**Required task A**
According to the quotation in the passage on the Church in Africa, what three things do all the peoples of the earth do when they enter the Church?
**Required task B**
Which lines of the records contain the string "field"? Pick out and copy every such line, treating uppercase and lowercase as different.

**Passage shown**

╭──

People from different countries in the world, culturally diversified but united as a Church and hearing the
Gospel in their own various languages, was the beauty of this Church and the cause of feeling at home
for new believers. John Paul II (1995) writes,
Thanks to the outpouring and action of the Spirit, who draws gifts and talents into unity,
all the peoples of the earth when they enter the Church live a new Pentecost, profess in
their own tongue the one faith in Jesus, and proclaim the marvel that the Lord has done
for them. (p. 85).
Associations of theologians and exegetes are being set up in great numbers, and they are organizing
symposiums and colloquiums. These research work, combined with the Christian sense of the African
faithful has today given birth to a distinctive African theology which has emerged out of the identity of the
African people and draws on African categories of thought and speaks to the historical situation of the
African people, and by a deep reflection on the African way of seeing God, human beings and life, is
enriching the universal church.

╰──

Saved entries:
╭──

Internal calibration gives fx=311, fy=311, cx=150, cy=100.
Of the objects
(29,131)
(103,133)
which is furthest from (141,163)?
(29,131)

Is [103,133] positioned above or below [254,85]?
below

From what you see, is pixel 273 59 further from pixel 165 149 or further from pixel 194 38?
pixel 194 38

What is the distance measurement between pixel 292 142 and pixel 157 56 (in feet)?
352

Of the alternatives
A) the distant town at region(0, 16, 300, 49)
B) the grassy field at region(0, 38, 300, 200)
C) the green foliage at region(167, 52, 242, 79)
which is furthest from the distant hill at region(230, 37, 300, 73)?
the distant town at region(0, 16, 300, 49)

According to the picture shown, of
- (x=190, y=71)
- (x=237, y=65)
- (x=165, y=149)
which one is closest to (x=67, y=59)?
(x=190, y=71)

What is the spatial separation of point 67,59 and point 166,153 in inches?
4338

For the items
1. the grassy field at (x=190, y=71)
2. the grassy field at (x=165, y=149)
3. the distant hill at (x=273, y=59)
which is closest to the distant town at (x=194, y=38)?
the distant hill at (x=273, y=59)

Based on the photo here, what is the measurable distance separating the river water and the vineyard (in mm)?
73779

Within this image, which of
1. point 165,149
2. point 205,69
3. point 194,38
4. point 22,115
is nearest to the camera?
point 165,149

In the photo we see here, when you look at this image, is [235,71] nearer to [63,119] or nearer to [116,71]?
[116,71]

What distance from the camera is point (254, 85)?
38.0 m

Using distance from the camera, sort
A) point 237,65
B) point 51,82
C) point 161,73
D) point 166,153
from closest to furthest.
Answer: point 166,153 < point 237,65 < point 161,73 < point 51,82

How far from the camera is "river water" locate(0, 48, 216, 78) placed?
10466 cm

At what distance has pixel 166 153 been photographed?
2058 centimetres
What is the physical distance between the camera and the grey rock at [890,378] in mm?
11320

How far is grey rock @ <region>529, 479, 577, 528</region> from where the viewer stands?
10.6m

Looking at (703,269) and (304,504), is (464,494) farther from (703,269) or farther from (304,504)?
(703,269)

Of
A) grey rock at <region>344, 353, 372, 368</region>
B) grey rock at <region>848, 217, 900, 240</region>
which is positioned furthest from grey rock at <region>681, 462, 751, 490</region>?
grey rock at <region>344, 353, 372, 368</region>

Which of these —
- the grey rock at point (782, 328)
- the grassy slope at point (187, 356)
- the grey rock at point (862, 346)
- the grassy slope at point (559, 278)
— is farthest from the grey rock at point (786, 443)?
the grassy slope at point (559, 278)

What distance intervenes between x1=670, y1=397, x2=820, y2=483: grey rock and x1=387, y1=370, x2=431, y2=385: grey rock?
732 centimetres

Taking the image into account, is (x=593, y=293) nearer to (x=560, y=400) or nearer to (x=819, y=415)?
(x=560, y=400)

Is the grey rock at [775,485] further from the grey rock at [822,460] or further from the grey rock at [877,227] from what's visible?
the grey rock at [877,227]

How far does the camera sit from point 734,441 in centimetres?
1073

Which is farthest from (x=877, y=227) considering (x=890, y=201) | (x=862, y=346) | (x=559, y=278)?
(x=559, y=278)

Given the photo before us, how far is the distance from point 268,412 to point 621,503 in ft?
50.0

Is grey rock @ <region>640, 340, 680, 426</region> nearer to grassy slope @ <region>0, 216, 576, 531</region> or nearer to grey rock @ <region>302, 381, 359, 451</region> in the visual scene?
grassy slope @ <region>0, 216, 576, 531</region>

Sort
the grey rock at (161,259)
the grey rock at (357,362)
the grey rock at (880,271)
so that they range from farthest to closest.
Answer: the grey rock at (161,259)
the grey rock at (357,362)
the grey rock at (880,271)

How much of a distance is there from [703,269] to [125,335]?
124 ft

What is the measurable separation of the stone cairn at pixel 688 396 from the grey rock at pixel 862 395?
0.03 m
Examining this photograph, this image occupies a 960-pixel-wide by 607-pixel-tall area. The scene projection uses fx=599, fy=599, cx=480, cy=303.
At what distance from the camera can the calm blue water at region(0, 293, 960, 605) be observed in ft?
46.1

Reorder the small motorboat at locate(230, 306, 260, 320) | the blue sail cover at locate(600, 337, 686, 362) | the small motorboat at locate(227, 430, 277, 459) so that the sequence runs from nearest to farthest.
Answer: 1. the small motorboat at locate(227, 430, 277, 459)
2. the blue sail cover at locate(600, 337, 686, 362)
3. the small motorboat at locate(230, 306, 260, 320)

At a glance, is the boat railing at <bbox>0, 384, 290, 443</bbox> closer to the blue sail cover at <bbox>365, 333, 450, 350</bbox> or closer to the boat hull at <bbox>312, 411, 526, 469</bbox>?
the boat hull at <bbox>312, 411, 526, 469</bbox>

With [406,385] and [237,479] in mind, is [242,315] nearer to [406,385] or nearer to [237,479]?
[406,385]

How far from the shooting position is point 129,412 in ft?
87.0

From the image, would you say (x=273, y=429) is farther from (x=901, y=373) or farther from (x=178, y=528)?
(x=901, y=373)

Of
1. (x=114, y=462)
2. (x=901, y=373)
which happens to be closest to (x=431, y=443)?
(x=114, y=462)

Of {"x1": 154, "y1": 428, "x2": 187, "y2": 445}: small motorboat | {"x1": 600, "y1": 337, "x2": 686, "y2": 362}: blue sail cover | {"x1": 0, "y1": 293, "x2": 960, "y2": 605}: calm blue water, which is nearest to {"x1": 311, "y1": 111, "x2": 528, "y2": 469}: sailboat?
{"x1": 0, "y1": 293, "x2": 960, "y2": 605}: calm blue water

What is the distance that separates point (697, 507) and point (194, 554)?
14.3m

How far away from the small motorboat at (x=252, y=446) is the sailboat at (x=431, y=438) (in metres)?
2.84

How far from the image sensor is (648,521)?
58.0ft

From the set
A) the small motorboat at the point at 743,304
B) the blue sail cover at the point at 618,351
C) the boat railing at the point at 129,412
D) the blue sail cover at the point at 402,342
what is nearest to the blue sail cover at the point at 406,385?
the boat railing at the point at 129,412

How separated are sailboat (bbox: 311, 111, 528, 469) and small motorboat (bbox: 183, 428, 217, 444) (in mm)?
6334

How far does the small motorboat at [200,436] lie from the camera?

╰──

**Full answer A**
- live a new Pentecost
- profess in their own tongue the one faith in Jesus
- proclaim the marvel that the Lord has done for them

**Full answer B**
B) the grassy field at region(0, 38, 300, 200)
1. the grassy field at (x=190, y=71)
2. the grassy field at (x=165, y=149)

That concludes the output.